# need help with MARKET PLACE



## irish (Oct 1, 2008)

HELP PLEASE.
i received an email thru tug that i have a message about a rental i posted on the on MARKET PLACE. i can't find the YOU HAVE A NEW MESSAGE anywhere on the TIMESHARE MARKETPLACE. can someone tell me where it is??
thanks


----------



## TUGBrian (Oct 1, 2008)

There is a link provided to you in the email note you recieved that takes you to the marketplace homepage.

from there you simply click "ads youve placed" and you will be shown all of your classified ads.

The message count for each ad is displayed next to the ad itself, and all you have to do is click on the message count to view any and all messages for the ad.
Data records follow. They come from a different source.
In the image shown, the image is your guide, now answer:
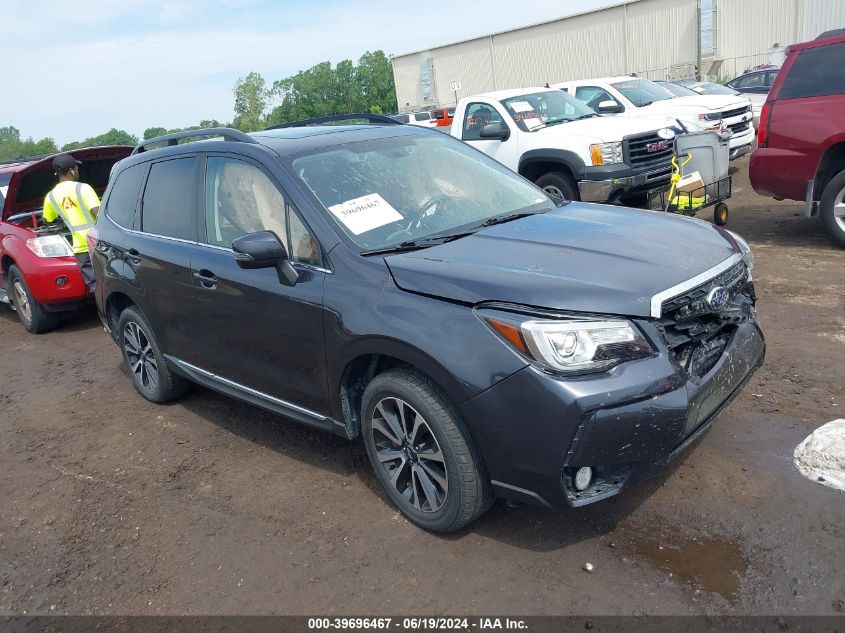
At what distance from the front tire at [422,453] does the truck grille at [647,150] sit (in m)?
6.46

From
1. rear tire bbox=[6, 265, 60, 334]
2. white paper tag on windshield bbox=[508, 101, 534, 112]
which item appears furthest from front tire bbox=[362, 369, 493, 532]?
white paper tag on windshield bbox=[508, 101, 534, 112]

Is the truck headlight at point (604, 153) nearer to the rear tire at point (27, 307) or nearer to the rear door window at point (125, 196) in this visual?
the rear door window at point (125, 196)

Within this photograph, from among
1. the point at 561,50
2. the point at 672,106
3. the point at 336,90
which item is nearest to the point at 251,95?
the point at 336,90

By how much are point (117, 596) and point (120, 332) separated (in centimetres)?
276

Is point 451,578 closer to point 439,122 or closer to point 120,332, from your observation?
point 120,332

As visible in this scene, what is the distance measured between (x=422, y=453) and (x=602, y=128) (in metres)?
6.86

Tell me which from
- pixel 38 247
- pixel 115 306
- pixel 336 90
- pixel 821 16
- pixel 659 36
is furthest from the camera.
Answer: pixel 336 90

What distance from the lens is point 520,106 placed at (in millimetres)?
9953

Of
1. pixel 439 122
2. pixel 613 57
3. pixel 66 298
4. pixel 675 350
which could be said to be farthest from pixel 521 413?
pixel 613 57

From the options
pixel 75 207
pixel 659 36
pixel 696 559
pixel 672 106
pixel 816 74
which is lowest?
pixel 696 559

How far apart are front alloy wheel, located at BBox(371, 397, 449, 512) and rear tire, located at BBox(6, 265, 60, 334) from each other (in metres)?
6.14

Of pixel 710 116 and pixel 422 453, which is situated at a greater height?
pixel 710 116

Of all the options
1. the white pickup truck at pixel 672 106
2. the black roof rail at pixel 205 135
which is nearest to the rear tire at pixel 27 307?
the black roof rail at pixel 205 135

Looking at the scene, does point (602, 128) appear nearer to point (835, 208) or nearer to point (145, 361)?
point (835, 208)
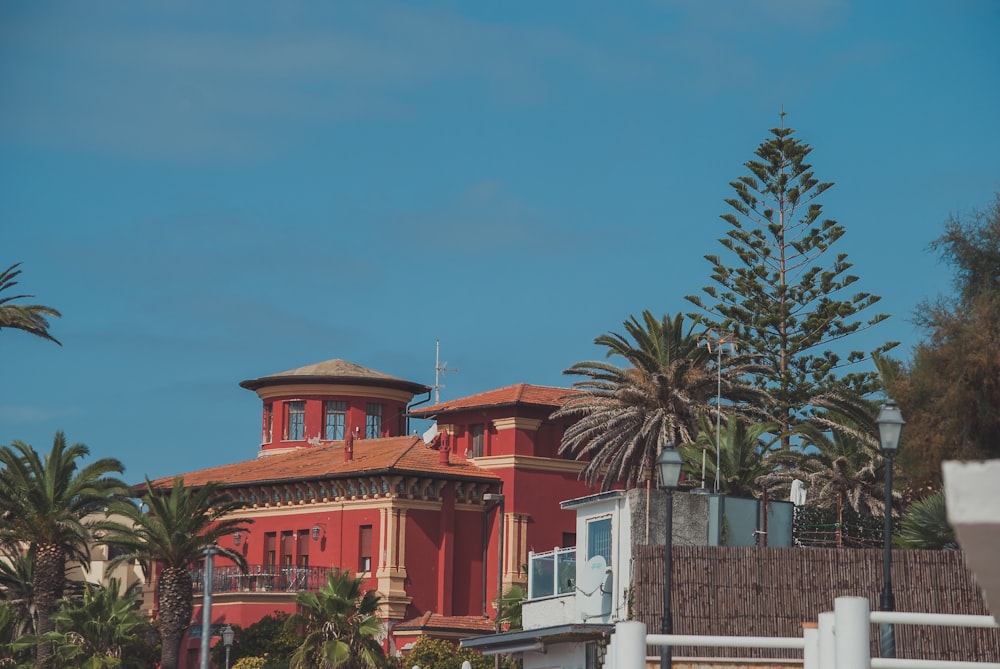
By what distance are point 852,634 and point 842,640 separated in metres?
0.06

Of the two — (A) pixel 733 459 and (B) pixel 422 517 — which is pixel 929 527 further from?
(B) pixel 422 517

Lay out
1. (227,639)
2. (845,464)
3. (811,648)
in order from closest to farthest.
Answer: (811,648), (845,464), (227,639)

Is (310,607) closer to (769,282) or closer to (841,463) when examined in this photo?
(841,463)

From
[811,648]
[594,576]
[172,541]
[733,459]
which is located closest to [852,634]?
[811,648]

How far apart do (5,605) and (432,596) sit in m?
14.0

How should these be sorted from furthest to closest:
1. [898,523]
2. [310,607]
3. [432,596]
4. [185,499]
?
[432,596]
[185,499]
[310,607]
[898,523]

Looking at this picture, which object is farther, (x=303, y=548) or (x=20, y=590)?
(x=303, y=548)

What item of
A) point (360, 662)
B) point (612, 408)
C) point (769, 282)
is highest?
point (769, 282)

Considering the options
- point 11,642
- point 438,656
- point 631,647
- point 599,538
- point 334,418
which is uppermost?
point 334,418

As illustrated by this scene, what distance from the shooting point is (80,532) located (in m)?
48.2

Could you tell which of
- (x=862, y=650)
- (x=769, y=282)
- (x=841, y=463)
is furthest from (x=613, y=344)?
(x=862, y=650)

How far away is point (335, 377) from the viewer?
65562mm

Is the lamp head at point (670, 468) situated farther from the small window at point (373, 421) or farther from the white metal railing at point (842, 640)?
the small window at point (373, 421)

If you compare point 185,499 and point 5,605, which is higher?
point 185,499
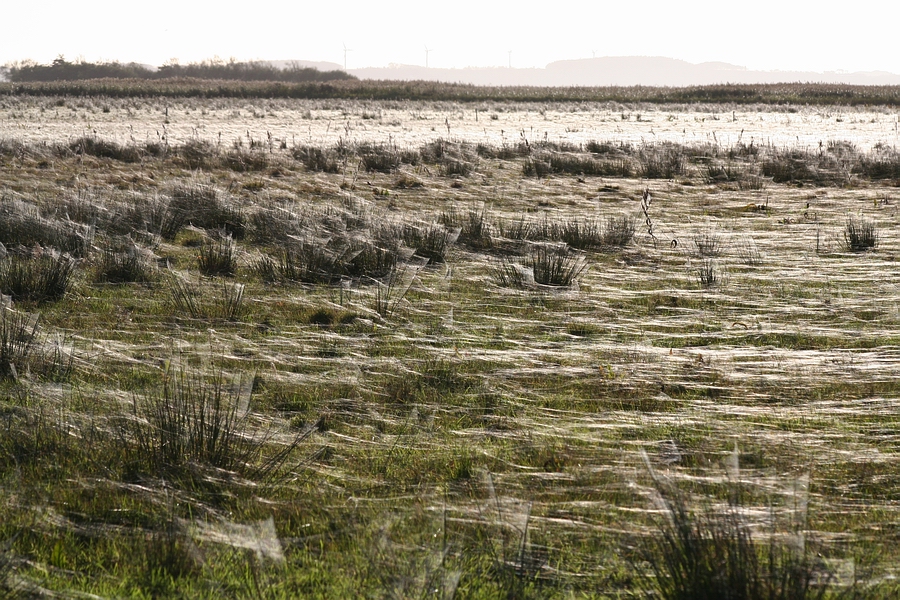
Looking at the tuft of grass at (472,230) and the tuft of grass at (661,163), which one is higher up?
the tuft of grass at (661,163)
as for the "you have a new message" message, it would be displayed on the TUG member homepage if you were logged in.

http://tug2.com/tugmembers


----------



## irish (Oct 1, 2008)

BRIAN
there is no link in my email message... it just says to LOG ONTO TUG, GO TO THE MARKET PLACE... AND CLICK ON "YOU HAVE A NEW MESSAGE"


----------



## DeniseM (Oct 1, 2008)

irish said:


> HELP PLEASE.
> i received an email thru tug that i have a message about a rental i posted on the on MARKET PLACE. i can't find the YOU HAVE A NEW MESSAGE anywhere on the TIMESHARE MARKETPLACE. can someone tell me where it is??
> thanks



It is right in your Ad - there is a column for messages IN the Ad.


----------



## irish (Oct 1, 2008)

OKAY, i found it ... thanks


----------



## TUGBrian (Oct 1, 2008)

there is indeed a link in the email message, if it is not displayed it is a setting within your email client.


----------